[Reading text Boundary: Start]

# derating wire or conduit?



## 480sparky (Sep 20, 2007)

In order to derate conduit, it must have an ampacity.

So, what's the ampacity of conduit?

Suppose it's PVC conduit?


----------



## sparks134 (Jan 30, 2009)

so you can only fill a conduit with as many wires as you can, but not exceding the fill and also using the derating chart in art. 310 if neccesarry.


----------



## 480sparky (Sep 20, 2007)

Raceway fill is simply a mathematical formula: How many little circles (the conductors) can you fit into one big circle (the raceway)?

Derating simply means you limit the ampacity of a conductor to limit the amount of heat it produces. 

If you want to maintain the same ampacity for the circuit, you use a larger conductor. Using larger conductors _may_ require a larger raceway.


----------



## sparks134 (Jan 30, 2009)

I guess thats not an issue for us ein chicago,because we are only aloud to put 9 CCC in one conduit. So we never have to derate the conductors.


----------



## 480sparky (Sep 20, 2007)

sparks134 said:


> I guess thats not an issue for us ein chicago,because we are only aloud to put 9 CCC in one conduit. So we never have to derate the conductors.


Chicago lives in (or at least, _wires_) it's own little universe. However, I feel sorry for you if you need to travel outside the city limits, where the long arm of the AHJ cannot prevent you from coming in contact with the NEC and the 'outside world', evil as we may be.


----------



## sparks134 (Jan 30, 2009)

Im learning the NEC now, there are not that many differences though.


----------



## wareagle (Jan 10, 2009)

If you were under the NEC, the 9 conductors would have to be derated to 70% of its ampacity. Conduit size has nothing to do with the reduction of ampacity. I knew Chicago had some different rules but I thought the rules were more stringent than the NEC.


----------



## goose134 (Nov 12, 2007)

[Reading text Boundary: End]

__What you will do__:
Copy out the whole forum thread about derating wire or conduit word for word, from its title to the last post header.

[Dataset section Boundary: Start]

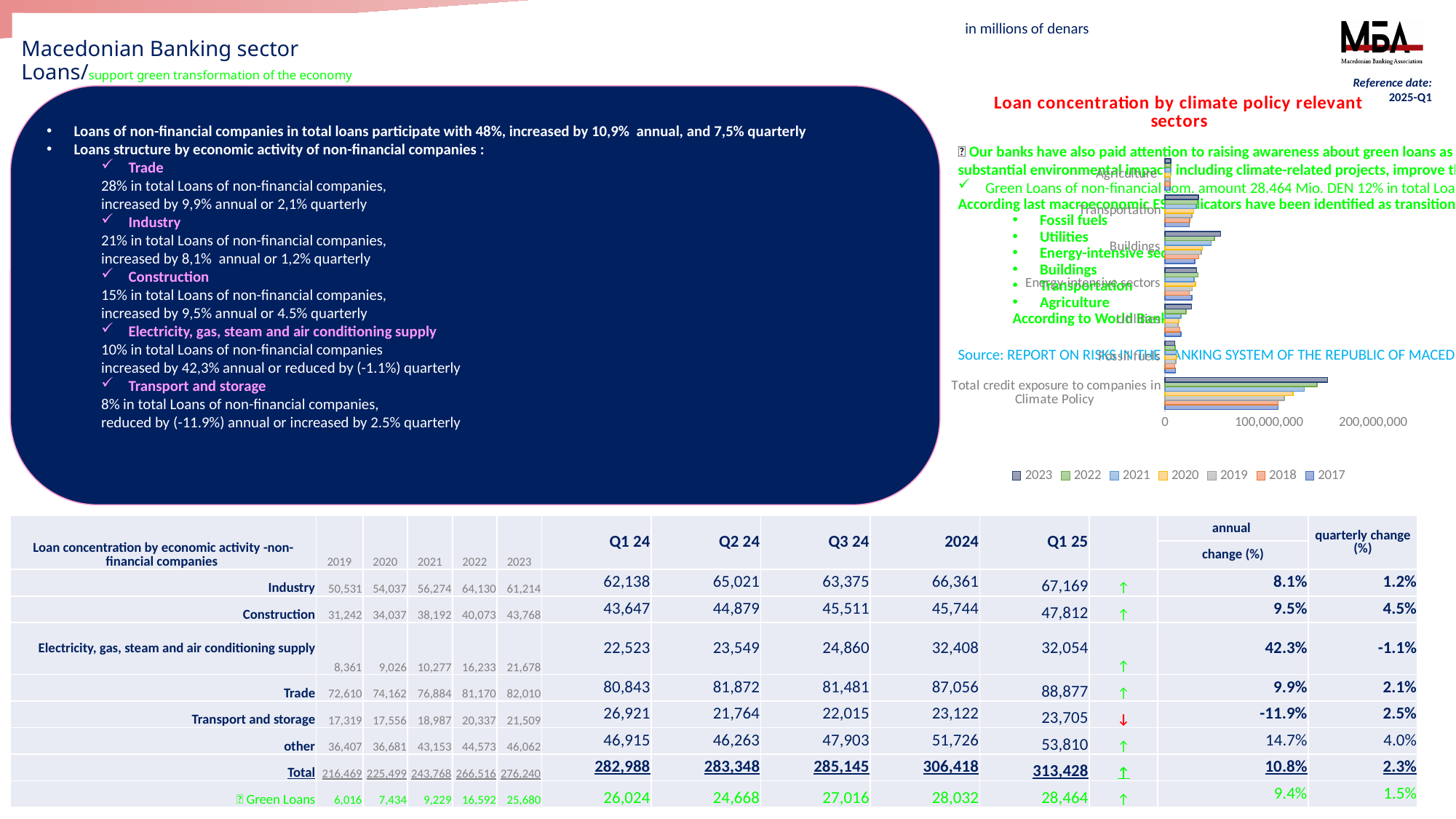
How many series does the legend of the 'Loan concentration by climate policy relevant sectors' chart list? 7 On the 'Loan concentration by climate policy relevant sectors' chart, which has the larger 2023 value: Total credit exposure to companies in Climate Policy or Utilities? Total credit exposure to companies in Climate Policy On the 'Loan concentration by climate policy relevant sectors' chart, is the 2023 value for Total credit exposure to companies in Climate Policy greater or less than 100,000,000? greater What kind of chart is the 'Loan concentration by climate policy relevant sectors' chart? bar chart Which year is listed first in the legend of the 'Loan concentration by climate policy relevant sectors' chart? 2023 On the 'Loan concentration by climate policy relevant sectors' chart, which has the larger 2023 value: Buildings or Fossil fuels? Buildings On the 'Loan concentration by climate policy relevant sectors' chart, is the 2023 value for Buildings greater or less than 100,000,000? less How many categories are shown on the 'Loan concentration by climate policy relevant sectors' chart? 7 Which category has the highest values on the 'Loan concentration by climate policy relevant sectors' chart? Total credit exposure to companies in Climate Policy On the 'Loan concentration by climate policy relevant sectors' chart, is the 2023 value for Agriculture greater or less than 100,000,000? less What is the highest tick value shown on the value axis of the 'Loan concentration by climate policy relevant sectors' chart? 200,000,000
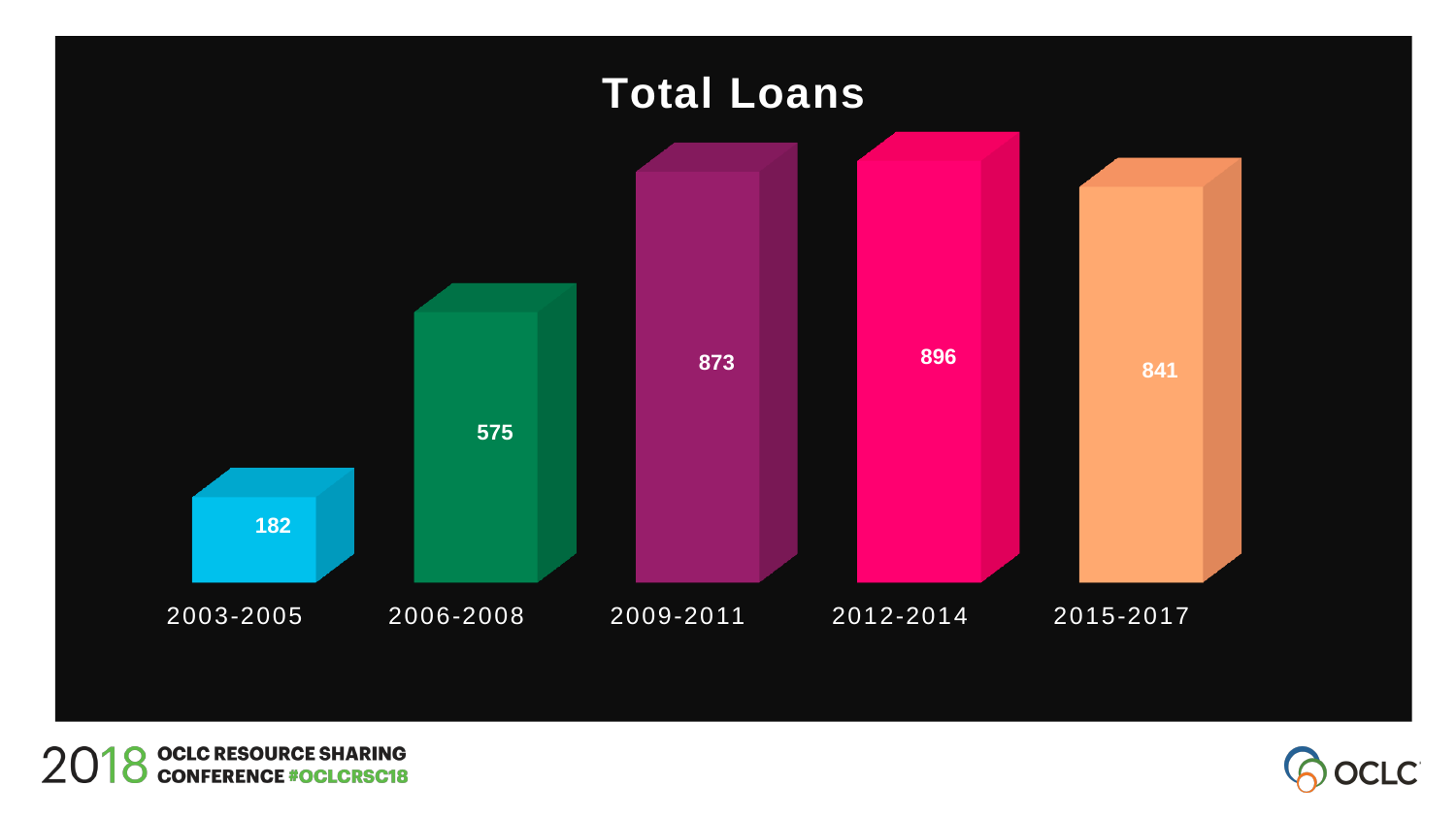
What is the title of the chart? Total Loans How many periods are shown on the chart? 5 Which period has the highest total loans? 2012-2014 What is the value for 2006-2008? 575 What kind of chart is this? bar chart What is the difference between the values for 2012-2014 and 2015-2017? 55 What is the value for 2003-2005? 182 What is the value for 2009-2011? 873 Which period has the lowest total loans? 2003-2005 Which is larger, the value for 2009-2011 or the value for 2015-2017? 2009-2011 What is the value for 2015-2017? 841 What is the difference between the values for 2006-2008 and 2003-2005? 393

[Dataset section Boundary: End]

__Reply__:
# derating wire or conduit?



## 480sparky (Sep 20, 2007)

In order to derate conduit, it must have an ampacity.

So, what's the ampacity of conduit?

Suppose it's PVC conduit?


----------



## sparks134 (Jan 30, 2009)

so you can only fill a conduit with as many wires as you can, but not exceding the fill and also using the derating chart in art. 310 if neccesarry.


----------



## 480sparky (Sep 20, 2007)

Raceway fill is simply a mathematical formula: How many little circles (the conductors) can you fit into one big circle (the raceway)?

Derating simply means you limit the ampacity of a conductor to limit the amount of heat it produces. 

If you want to maintain the same ampacity for the circuit, you use a larger conductor. Using larger conductors _may_ require a larger raceway.


----------



## sparks134 (Jan 30, 2009)

I guess thats not an issue for us ein chicago,because we are only aloud to put 9 CCC in one conduit. So we never have to derate the conductors.


----------



## 480sparky (Sep 20, 2007)

sparks134 said:


> I guess thats not an issue for us ein chicago,because we are only aloud to put 9 CCC in one conduit. So we never have to derate the conductors.


Chicago lives in (or at least, _wires_) it's own little universe. However, I feel sorry for you if you need to travel outside the city limits, where the long arm of the AHJ cannot prevent you from coming in contact with the NEC and the 'outside world', evil as we may be.


----------



## sparks134 (Jan 30, 2009)

Im learning the NEC now, there are not that many differences though.


----------



## wareagle (Jan 10, 2009)

If you were under the NEC, the 9 conductors would have to be derated to 70% of its ampacity. Conduit size has nothing to do with the reduction of ampacity. I knew Chicago had some different rules but I thought the rules were more stringent than the NEC.


----------



## goose134 (Nov 12, 2007)